═════ SOURCE DOCUMENT

By Matthew Continetti
Saturday, September 24, 2016
‘He has been a creature of light at a time when the world
has been darkening,” says David Ignatius.
Jesus? Try again. Ignatius is talking about President
Obama. About his “sterling assets,” his “idealism,” his “moral clarity,” his
“calm intellect,” his “personal and polyphonous” address to the United Nations
General Assembly, his “valedictory” speech in defense of the “liberal
international order at a time when it’s under severe stress around the world.”
For a stress-induced headache you take an aspirin. What’s
happening in the world today requires something much stronger. A farcical
ceasefire in Syria has Americans blowing up Assad loyalists and Russians
blowing up aid convoys. North Korea’s nuclear and missile programs horrify.
China is more assertive by the day. Iranian terrorist, cyber, missile, and
maritime threats are unimpeded.
“Obama will leave behind the right ideas for restoration
of an American-led order,” writes Ignatius, “but sadly, also, the inescapable
fact of its decline during his presidency.” I have read this sentence many
times in amazement. Ignatius notes the decline of the “American-led order” over
the last eight years while absolving the commander-in-chief of any
responsibility.
I didn’t listen to Obama’s speech in sadness. I listened
in dismay. Dismay at the blithe and aloof manner in which the president
described the current moment he helped create, disgust at the sanctimony and
elitism of a globalization “course correction” that is really just a doubling
down on current policy.
“Polyphonous”? Whatever you say, David. It was also
revolting.
“This is the paradox that defines our world today,” Obama
told the U.N. “A quarter century after the end of the Cold War, the world is by
many measures less violent and more prosperous than ever before, and yet our
societies are filled with uncertainty, and unease, and strife.”
We are indeed richer, fatter, and more peaceful. We have
more toys. So why is it that we are also anxious, polarized, dismayed? No
answer is offered. The paradox is not resolved. Instead we are admonished to
“press forward with a better model of cooperation and integration” rather than
“retreat into a world sharply divided, and ultimately in conflict, along
age-old lines of nation and tribe and race and religion.”
Why? “The principles of open markets and accountable
governance, of democracy and human rights and international law that we have
forged remain the firmest foundations for progress in this century.” But this
is a non sequitur. One second he’s saying a world constructed under liberal
democratic principles has also brought social disintegration and unhappiness, and
the next second he says the answer is — more liberal democracy.

══════════
═════ LISTED RECORDS

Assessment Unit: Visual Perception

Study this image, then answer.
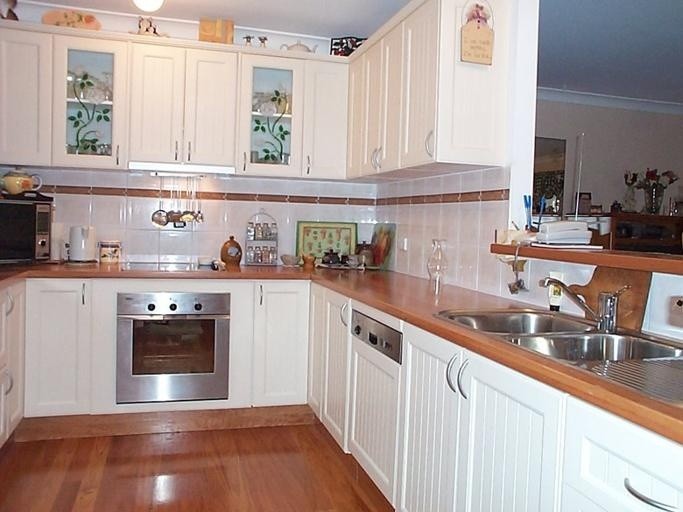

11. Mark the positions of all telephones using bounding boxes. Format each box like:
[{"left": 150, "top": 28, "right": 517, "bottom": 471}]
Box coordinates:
[{"left": 536, "top": 220, "right": 593, "bottom": 245}]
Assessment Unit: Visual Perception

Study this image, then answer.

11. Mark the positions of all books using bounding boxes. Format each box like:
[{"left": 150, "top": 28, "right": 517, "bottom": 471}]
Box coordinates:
[{"left": 531, "top": 241, "right": 603, "bottom": 250}]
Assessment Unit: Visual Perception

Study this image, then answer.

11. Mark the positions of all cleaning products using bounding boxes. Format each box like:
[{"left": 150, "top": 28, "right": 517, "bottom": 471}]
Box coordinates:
[{"left": 548, "top": 271, "right": 564, "bottom": 312}]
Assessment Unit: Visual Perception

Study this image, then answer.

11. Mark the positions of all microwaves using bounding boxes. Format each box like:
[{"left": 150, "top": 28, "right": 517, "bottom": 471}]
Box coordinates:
[{"left": 0, "top": 196, "right": 53, "bottom": 265}]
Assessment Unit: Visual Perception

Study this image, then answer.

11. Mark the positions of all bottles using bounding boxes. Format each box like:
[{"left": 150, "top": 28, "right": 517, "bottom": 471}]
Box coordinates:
[
  {"left": 247, "top": 245, "right": 277, "bottom": 265},
  {"left": 220, "top": 235, "right": 242, "bottom": 264},
  {"left": 68, "top": 223, "right": 97, "bottom": 261},
  {"left": 429, "top": 264, "right": 444, "bottom": 298},
  {"left": 99, "top": 240, "right": 121, "bottom": 264},
  {"left": 247, "top": 221, "right": 278, "bottom": 240},
  {"left": 225, "top": 265, "right": 241, "bottom": 273},
  {"left": 356, "top": 241, "right": 373, "bottom": 265},
  {"left": 427, "top": 237, "right": 450, "bottom": 282},
  {"left": 241, "top": 34, "right": 267, "bottom": 48}
]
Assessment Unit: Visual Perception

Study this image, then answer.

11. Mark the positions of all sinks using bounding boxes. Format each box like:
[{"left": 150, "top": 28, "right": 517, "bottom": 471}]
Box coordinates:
[
  {"left": 448, "top": 313, "right": 595, "bottom": 333},
  {"left": 499, "top": 333, "right": 683, "bottom": 362}
]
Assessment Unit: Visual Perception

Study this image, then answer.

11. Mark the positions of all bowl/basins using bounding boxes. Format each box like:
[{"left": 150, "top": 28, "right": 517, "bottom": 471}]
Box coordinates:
[{"left": 280, "top": 255, "right": 301, "bottom": 265}]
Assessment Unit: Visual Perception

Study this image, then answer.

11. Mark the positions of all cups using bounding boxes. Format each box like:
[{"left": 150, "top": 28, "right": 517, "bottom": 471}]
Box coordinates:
[
  {"left": 251, "top": 150, "right": 259, "bottom": 162},
  {"left": 302, "top": 251, "right": 315, "bottom": 268}
]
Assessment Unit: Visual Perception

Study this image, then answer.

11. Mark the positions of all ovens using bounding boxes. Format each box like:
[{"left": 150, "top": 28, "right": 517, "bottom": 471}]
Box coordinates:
[{"left": 116, "top": 292, "right": 229, "bottom": 403}]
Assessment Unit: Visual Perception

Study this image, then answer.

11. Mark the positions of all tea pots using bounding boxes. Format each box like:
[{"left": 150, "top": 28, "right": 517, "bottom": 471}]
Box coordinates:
[
  {"left": 1, "top": 166, "right": 42, "bottom": 194},
  {"left": 321, "top": 248, "right": 341, "bottom": 263},
  {"left": 280, "top": 39, "right": 318, "bottom": 54}
]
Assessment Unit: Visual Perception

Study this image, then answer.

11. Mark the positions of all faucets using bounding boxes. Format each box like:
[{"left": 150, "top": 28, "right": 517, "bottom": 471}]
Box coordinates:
[{"left": 543, "top": 277, "right": 632, "bottom": 334}]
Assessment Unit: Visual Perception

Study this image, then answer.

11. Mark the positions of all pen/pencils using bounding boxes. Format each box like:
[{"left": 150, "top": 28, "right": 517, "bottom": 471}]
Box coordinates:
[
  {"left": 512, "top": 221, "right": 519, "bottom": 231},
  {"left": 524, "top": 195, "right": 546, "bottom": 232}
]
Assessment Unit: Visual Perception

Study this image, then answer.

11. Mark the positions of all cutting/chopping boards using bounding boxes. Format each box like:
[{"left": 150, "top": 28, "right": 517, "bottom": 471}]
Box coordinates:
[{"left": 567, "top": 265, "right": 652, "bottom": 334}]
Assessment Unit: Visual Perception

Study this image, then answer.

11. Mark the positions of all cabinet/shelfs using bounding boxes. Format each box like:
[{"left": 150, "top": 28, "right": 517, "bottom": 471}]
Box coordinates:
[
  {"left": 0, "top": 279, "right": 311, "bottom": 444},
  {"left": 0, "top": 0, "right": 442, "bottom": 174},
  {"left": 307, "top": 281, "right": 683, "bottom": 511}
]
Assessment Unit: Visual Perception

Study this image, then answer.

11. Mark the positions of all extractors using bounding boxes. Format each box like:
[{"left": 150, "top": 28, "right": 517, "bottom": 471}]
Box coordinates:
[{"left": 128, "top": 161, "right": 236, "bottom": 179}]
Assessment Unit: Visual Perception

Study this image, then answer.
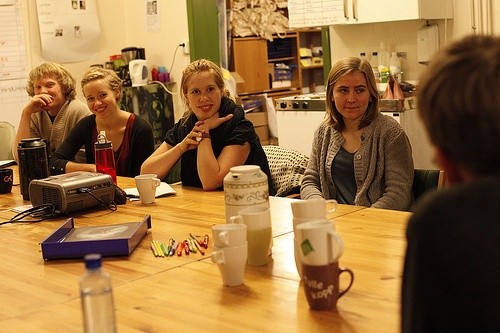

══════════

WHAT IS ASKED ->
**a.** Answer these questions using the column on Obama's U.N. speech:
(i) Whom is Ignatius describing as "a creature of light"?
(ii) What does the column say Russians are blowing up in Syria?
(iii) In Obama's words to the U.N., how long after the end of the Cold War is the present moment?
**b.** Render this sentence from the column on Obama's U.N. speech in Spanish: Ignatius notes the decline of the "American-led order" over the last eight years while absolving the commander-in-chief of any responsibility.
**c.** From the column on Obama's U.N. speech, return the part that opens with the words containing "For a stress-induced" and closes with "responsibility.", copied without any change.

OUTPUTS IN ORDER ->
**a.**
(i) President Obama
(ii) Aid convoys
(iii) A quarter century

**b.** Ignatius señala el declive del «orden liderado por Estados Unidos» durante los últimos ocho años mientras absuelve al comandante en jefe de toda responsabilidad.

**c.**
For a stress-induced headache you take an aspirin. What’s
happening in the world today requires something much stronger. A farcical
ceasefire in Syria has Americans blowing up Assad loyalists and Russians
blowing up aid convoys. North Korea’s nuclear and missile programs horrify.
China is more assertive by the day. Iranian terrorist, cyber, missile, and
maritime threats are unimpeded.
“Obama will leave behind the right ideas for restoration
of an American-led order,” writes Ignatius, “but sadly, also, the inescapable
fact of its decline during his presidency.” I have read this sentence many
times in amazement. Ignatius notes the decline of the “American-led order” over
the last eight years while absolving the commander-in-chief of any
responsibility.